Stated problem =>
Format the entries below as a JSON array of strings, with one string per line and blank lines omitted.

Data supplied =>

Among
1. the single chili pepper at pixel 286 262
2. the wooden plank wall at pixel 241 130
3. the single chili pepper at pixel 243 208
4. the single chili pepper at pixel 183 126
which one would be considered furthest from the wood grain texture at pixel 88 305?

Answer to the task =>
[
  "Among",
  "1. the single chili pepper at pixel 286 262",
  "2. the wooden plank wall at pixel 241 130",
  "3. the single chili pepper at pixel 243 208",
  "4. the single chili pepper at pixel 183 126",
  "which one would be considered furthest from the wood grain texture at pixel 88 305?"
]